Faymann in ÖSTERREICH: Spätestens 1.1.2016, vielleicht schon Herbst 2015, werden Österreicher Steuerentlstung im Börsel spüren

Kanzler beharrt im ÖSTERREICH-Interview auf Erbschaftssteuer: "Sonst geht sich's nicht aus." - "In neun Wochen sollten wir mit Steuerreform fertig sein."

Wien (OTS) - Im Interview für die Sonntagsausgabe der Tageszeitung ÖSTERREICH zeigt sich Bundeskanzler Werner Faymann überzeugt, dass die Steuerreform wie geplant von der Koalition beschlossen wird. Faymann: "In neun Wochen sollten wir fertig sein. Da sollten wir wissen: Wieviel Geld gibt's. Wer bekommt's und wo kommt's her."

Im Geldbörsel spüren sollten die Österreicher die Entlastung "zwischen Herbst 2015 und 1.1. 2016."

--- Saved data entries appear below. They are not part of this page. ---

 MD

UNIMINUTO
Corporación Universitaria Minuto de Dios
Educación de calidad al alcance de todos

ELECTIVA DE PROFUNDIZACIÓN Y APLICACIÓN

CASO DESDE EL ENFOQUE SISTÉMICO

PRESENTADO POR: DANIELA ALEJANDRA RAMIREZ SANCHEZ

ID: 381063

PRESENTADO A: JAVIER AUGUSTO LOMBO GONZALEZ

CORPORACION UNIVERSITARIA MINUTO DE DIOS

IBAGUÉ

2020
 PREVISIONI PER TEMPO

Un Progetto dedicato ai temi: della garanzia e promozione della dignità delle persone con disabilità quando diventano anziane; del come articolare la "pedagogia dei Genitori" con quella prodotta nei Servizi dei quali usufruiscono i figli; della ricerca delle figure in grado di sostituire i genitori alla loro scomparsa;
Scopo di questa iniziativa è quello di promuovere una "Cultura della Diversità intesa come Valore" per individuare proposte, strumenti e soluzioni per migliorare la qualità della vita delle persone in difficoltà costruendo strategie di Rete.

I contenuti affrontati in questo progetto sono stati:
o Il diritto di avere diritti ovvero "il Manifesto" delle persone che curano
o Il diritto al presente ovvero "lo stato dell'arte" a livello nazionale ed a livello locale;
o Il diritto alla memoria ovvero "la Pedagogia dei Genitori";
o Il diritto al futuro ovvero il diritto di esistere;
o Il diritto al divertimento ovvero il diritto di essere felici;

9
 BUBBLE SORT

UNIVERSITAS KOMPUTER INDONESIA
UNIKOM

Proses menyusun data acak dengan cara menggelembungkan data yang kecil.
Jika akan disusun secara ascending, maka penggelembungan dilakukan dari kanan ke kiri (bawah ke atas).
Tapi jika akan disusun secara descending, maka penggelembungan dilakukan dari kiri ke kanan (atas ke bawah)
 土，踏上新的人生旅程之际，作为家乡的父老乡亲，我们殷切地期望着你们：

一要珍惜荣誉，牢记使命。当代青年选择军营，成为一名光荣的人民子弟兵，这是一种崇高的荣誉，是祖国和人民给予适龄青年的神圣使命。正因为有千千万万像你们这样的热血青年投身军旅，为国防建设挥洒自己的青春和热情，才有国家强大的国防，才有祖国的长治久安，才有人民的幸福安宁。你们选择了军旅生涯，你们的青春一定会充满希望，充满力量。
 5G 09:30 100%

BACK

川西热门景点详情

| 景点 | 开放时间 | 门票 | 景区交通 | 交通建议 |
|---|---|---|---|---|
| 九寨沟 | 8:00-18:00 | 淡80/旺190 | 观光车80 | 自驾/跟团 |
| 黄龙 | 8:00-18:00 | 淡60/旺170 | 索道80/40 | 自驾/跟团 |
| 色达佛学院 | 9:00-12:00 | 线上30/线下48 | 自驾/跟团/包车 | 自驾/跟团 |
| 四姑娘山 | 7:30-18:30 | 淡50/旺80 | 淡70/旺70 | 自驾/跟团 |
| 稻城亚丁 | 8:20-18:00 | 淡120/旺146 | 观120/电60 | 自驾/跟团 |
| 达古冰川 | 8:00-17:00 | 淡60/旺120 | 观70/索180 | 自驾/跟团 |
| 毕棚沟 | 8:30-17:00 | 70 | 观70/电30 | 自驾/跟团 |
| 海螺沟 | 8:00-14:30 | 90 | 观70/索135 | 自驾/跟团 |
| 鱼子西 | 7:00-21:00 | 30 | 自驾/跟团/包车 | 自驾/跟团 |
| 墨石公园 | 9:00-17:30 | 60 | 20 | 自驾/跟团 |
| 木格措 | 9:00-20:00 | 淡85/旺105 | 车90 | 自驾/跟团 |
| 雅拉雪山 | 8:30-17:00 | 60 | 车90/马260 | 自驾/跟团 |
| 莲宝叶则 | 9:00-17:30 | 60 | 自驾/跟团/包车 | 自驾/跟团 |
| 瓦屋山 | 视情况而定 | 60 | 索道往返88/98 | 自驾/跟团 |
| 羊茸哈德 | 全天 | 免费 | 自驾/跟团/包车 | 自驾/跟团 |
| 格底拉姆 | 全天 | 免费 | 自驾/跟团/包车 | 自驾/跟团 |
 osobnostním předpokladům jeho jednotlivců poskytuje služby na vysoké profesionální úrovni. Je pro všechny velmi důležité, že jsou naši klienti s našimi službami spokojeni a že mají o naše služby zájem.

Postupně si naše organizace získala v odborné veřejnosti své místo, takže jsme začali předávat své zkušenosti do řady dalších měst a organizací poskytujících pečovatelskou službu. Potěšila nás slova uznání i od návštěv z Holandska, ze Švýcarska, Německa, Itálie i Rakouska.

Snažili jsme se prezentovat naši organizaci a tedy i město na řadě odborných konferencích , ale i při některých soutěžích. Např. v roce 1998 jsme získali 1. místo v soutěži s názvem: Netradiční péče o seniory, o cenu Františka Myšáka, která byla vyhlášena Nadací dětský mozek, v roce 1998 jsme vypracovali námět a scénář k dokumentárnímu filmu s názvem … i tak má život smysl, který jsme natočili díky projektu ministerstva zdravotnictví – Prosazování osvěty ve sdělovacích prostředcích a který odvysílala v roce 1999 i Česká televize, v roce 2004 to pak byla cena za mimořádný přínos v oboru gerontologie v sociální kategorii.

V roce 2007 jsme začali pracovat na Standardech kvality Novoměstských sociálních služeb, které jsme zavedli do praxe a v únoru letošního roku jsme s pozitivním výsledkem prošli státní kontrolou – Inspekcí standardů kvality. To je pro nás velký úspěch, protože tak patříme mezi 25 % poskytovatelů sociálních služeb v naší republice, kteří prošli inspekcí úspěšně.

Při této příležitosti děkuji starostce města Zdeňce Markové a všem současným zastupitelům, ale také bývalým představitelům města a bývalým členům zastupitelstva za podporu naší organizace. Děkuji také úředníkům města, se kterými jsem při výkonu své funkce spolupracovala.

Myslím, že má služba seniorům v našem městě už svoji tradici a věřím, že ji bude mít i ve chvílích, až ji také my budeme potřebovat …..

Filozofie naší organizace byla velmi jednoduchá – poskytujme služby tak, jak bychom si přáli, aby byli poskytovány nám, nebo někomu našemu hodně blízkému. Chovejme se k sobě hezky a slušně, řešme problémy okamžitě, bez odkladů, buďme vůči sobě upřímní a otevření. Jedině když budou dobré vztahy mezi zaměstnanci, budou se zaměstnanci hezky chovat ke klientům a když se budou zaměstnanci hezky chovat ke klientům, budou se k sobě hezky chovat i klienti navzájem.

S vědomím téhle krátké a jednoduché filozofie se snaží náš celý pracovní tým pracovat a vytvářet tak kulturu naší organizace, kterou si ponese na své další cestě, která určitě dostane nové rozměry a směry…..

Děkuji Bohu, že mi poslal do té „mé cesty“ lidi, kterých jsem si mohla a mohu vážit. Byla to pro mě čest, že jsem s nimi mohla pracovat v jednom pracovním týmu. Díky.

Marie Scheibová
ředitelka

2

Auf einer Erbschafts- und Schenkungssteuer besteht Faymann weiter und sieht sich durch die Neujahrsansprache von Bundespräsident Heinz Fischer bestärkt. Faymann: "Ich will den Bundespräsidenten nicht interpretieren, aber Vermögenszuwachssteuern beinhalten ja auch Erbschafts- und Schenkungssteuer, wie ich sie fordere. Und ich glaube, wir werden das zur Gegenfinanzierung brauchen, wenn wir fünf oder sechs Milliarden spürbare Steuerentlastung zusammenbringen wollen ... Sonst geht sich das nicht aus. Ich will aber, dass es sich ausgeht."

Eine ausreichende Alternative bei der Gegenfinanzierung erkenne er nicht. Faymann: "Ich bin sehr für die Bekämpfung von Steuerbetrug, aber das allein wird nicht reichen. Und eine Erhöhung der Mehrwertsteuer wird's mit mir nicht geben. Wir brauchen eine Stärkung der Kaufkraft - und da wäre eine höhere Mehrwertsteuer Gift."